*Supplied passage*
- - - - - - -
He pointed to a Bloomington-based company called Nerdery Interactive Labs, a veritable factory of 70 developers who pair with clients who have an idea for an app but lack the technical know-how to create one. Its uncredited work includes apps for Delta Faucet and J.C. Penney.
"We get credit by having creative agencies come back to us for more business," said Mark Malmberg, the Nerdery's communication manager.
Grisgby is well placed to know the Twin Cities apps scene through Mobile Orchard (www.mobileorchard.com), which offers training and other resources to would-be app developers. But even he was unaware of some of the new apps spawned here.
One of them is the fun time-waster Younicorn, which transforms people from users' photos into unicorns. That's right -- humans with horns. Created by Minneapolis-based creative agency Mono, the 99-cent app has been downloaded 10,000 times in just two months and has become a hit on Facebook.
"We think it's probably struck a chord because it's fun and just odd enough to capture people's attention," the agency said by e-mail. "Plus it's super simple, something we believe in at Mono."
Pricing an app can be tricky. A developer gets 70 percent of the take from the iTunes Store, so a popular app can bring in decent money.
"You can earn a sustainable middle-class living doing iPhone apps that have some real substance to them," Grigsby said.
But independent developers also want to be noticed. Mike Howard of Woodbury-based Midnight Martian says the free version of his addictive game Moonlight Mahjong has been downloaded more than 1 million times since its July 2008 release, adding only that the paid version has sold "obviously a fraction of that."
Pricing is "partly about getting people's attention, and partly about letting them try something before they buy," Howard said. "So it's a combination economic and altruistic motive. If it's done right, everybody wins. I can testify that it's pretty challenging to get it exactly right, though."
One of his apps, Moon Globe, which allows users to explore the lunar surface in detail, is free because he has "a strong educational motive." It gets more than 1,000 downloads a day.
"Because it's free, thousands of people are downloading the Moon Globe app and may learn something about our moon, which probably wouldn't be happening if I charged for the app," he said.
Other cool homegrown apps are in the works.
Michael Koppelman of Minneapolis-based Clockwork has been working for a while on Rocket Hunter, an app "for people crazy enough to put their iPhone in a model rocket." It measures real-time flight data and uses GPS to post the location of the spent missile. He's shooting for a fall release.
And Matt Bauer is toiling in his St. Paul basement toward the international spring release of Pedal Brain. The free app will work in conjunction with a bike accessory ($130 to $199) that connects to an iPhone to create "kind of a Formula 1 computer for cycling."
"We can record everything from heart rate to cadence of speed that you're going on a bike to the actual power that you're producing and transferring to the bike, GPS location, elevation, grade," he said.
All of the information is transmitted in real time to a website, where it's stored free for 14 days (unlimited in a paid version) for easy access by riders, coaches and even fans of competitive cyclists. Bauer said that Pedal Brain could have 20,000 users in its first year and that he plans to move on to other activities, such as running and swimming.
Grigsby, whose Mobile Orchard starts a two-day apps-training class Wednesday, expects even bigger things from the Twin Cities development scene, especially with the much-talked-about, apps-driven iPad on the horizon. After all, he said, "This is an industry whose entire lifetime has been a year and a half."
- - - - - - -
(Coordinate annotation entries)
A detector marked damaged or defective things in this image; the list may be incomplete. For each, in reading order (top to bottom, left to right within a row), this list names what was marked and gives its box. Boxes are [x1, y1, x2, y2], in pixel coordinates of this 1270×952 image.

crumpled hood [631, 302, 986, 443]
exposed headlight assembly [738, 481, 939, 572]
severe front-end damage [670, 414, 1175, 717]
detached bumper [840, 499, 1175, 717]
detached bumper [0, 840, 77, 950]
- - - - - - -
*Written tasks*
1. Answer these questions from the article on Twin Cities app developers:
(a) How many developers work at Nerdery Interactive Labs?
(b) What is the price of the Younicorn app?
(c) How many downloads a day does Moon Globe get?
2. In the article on Twin Cities app developers, rename "Pedal Brain" to "Cycle Brain" and give everything from "And Matt Bauer" down to "running and swimming." with that change.
3. Turn the paragraph of the article on Twin Cities app developers that begins "Michael Koppelman of Minneapolis-based Clockwork" into a short list that keeps its main facts.

*Answers to the exercise*
1.
(a) 70
(b) 99 cents
(c) More than 1,000

2.
And Matt Bauer is toiling in his St. Paul basement toward the international spring release of Cycle Brain. The free app will work in conjunction with a bike accessory ($130 to $199) that connects to an iPhone to create "kind of a Formula 1 computer for cycling."
"We can record everything from heart rate to cadence of speed that you're going on a bike to the actual power that you're producing and transferring to the bike, GPS location, elevation, grade," he said.
All of the information is transmitted in real time to a website, where it's stored free for 14 days (unlimited in a paid version) for easy access by riders, coaches and even fans of competitive cyclists. Bauer said that Cycle Brain could have 20,000 users in its first year and that he plans to move on to other activities, such as running and swimming.

3.
- Michael Koppelman of Minneapolis-based Clockwork has been working on Rocket Hunter, an app for people who put their iPhone in a model rocket.
- The app measures real-time flight data and uses GPS to post the location of the spent missile.
- He is aiming for a fall release.